The U.S. Department of Health and Human Services (HHS) has issued the final 2017 Notice of Benefit and Payment Parameters, which affects both the group and individual plan markets. This article focuses on the 2017 cost-sharing limits, the latest developments involving the transitional reinsurance fee (TRF), guidance for public exchanges, and exceptions to the individual mandate.

The final regulations generally take effect on May 7, 2016 (although a few provisions don’t take effect until 2017).

Cost-sharing limits for 2017

The 2017 limits on cost sharing will be $7,150 for self-only coverage and $14,300 for other-than-self-only coverage, up from $6,850 and $13,700, respectively, for 2016.

Employers should be aware that these maximum limits on cost sharing are different from the high-deductible health plan (HDHP) limits from the Internal Revenue Service (IRS). For example, for 2016 the IRS HDHP limits are $6,550 for self-only and $13,100 for other-than-self-only, whereas the maximum limits on cost sharing are $6,850 and $13,700, respectively. (Note: The 2017 IRS HDHP limits are expected to be released in the second quarter of 2016.)

Transitional reinsurance fee audits

The TRF is the per-covered-life fee that self-insured group health plan sponsors and issuers must pay for 2014, 2015 and 2016 to defray insurers’ unanticipated expenses in the public exchanges.

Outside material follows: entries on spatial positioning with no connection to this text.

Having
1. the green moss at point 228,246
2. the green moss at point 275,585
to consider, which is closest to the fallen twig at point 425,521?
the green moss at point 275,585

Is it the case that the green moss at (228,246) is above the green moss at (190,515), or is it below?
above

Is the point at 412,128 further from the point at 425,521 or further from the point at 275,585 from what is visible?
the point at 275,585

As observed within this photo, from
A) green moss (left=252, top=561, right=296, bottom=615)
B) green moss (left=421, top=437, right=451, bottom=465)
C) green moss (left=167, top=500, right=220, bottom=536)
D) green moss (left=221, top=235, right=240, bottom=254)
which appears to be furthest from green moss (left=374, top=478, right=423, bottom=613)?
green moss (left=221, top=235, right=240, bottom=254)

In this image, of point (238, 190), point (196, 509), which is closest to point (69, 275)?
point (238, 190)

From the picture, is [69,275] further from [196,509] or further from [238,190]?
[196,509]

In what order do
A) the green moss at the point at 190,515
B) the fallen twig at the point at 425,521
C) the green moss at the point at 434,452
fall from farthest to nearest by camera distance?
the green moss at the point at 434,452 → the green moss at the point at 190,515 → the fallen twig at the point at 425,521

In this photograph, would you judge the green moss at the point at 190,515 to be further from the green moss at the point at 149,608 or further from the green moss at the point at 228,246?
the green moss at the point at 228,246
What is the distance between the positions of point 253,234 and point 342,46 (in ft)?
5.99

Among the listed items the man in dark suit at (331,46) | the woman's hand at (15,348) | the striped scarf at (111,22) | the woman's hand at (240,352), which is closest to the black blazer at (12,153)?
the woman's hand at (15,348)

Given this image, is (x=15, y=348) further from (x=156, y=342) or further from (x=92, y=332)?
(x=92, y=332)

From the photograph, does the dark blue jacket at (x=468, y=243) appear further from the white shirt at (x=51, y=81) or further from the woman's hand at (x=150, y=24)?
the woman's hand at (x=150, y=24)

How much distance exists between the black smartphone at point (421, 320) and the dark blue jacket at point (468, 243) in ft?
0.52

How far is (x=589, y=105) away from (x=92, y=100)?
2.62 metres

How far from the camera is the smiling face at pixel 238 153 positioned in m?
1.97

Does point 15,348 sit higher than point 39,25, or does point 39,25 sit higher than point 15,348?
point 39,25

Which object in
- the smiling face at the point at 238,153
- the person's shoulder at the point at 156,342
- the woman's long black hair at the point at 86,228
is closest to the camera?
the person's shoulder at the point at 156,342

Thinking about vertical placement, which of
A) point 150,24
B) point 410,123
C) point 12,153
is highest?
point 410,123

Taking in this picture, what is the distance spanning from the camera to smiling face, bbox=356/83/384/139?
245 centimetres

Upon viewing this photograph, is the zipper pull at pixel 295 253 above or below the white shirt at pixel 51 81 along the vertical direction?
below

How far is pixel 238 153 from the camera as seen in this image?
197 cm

In response to comments on the proposed notice, HHS has clarified that third-party administrators (TPAs) involved with the TRF submission process on behalf of contributing entities will not be subject to audits. If a contributing entity has obtained support in preparing its TRF submission from a third party, however, the entity must ensure that the third party cooperates with any audit.

Public exchange issues

  • Public exchange open enrollment. The 2017 and 2018 open enrollment periods will run from November 1 to January 31 (the same as for 2016). Beginning in 2019, the open enrollment period will run from November 1 to December 15.
  • Employer notice. Under the final notice, the public exchange will notify the employer when an employee enrolls in a qualified health plan, rather than when he or she is deemed eligible to enroll (as is currently the case). The notification may be on an employee-by-employee basis or for groups of employees. In either case, the notifications should be sent within a reasonable time frame to give employers as much time as possible to provide the greatest benefit to enrollees.
  • Employer appeals. If an employer prevails in an appeal (by establishing that its coverage meets requirements under the Patient Protection and Affordable Care Act), its employees are not eligible for a subsidy. Under the final notice, after receiving notice of a successful appeal, the public exchange must promptly redetermine eligibility and notify the employee of the requirement to report changes in eligibility.

Individual mandate exemptions

Several provisions in the final notice address the determination of whether an individual qualifies for an exemption from the individual mandate. Under the individual mandate, nonexempt individuals who lack minimum essential coverage may be liable for a penalty when they file their income tax return.

The notice clarifies how the exemption works for members of health care sharing ministries, Indian tribes, incarcerated individuals and residents of states that did not extend Medicaid to adults under age 65. It also addresses the required contribution percentage under the affordability exemption and exchange procedures for incomplete exemption applications. Finally, state public exchanges may use the HHS exemption process to determine individual mandate exemptions indefinitely (states were originally charged with processing exemptions themselves by the start of open enrollment for 2016).


Employers should review their plans in 2016 to determine what, if any, changes are likely to be required for 2017 (including updating cost-sharing limits). They will need to prepare to pay the final TRF payment in 2017, and employers who use a TPA to assist with the TRF submission should ensure that the TPA will cooperate with HHS in the event of an audit.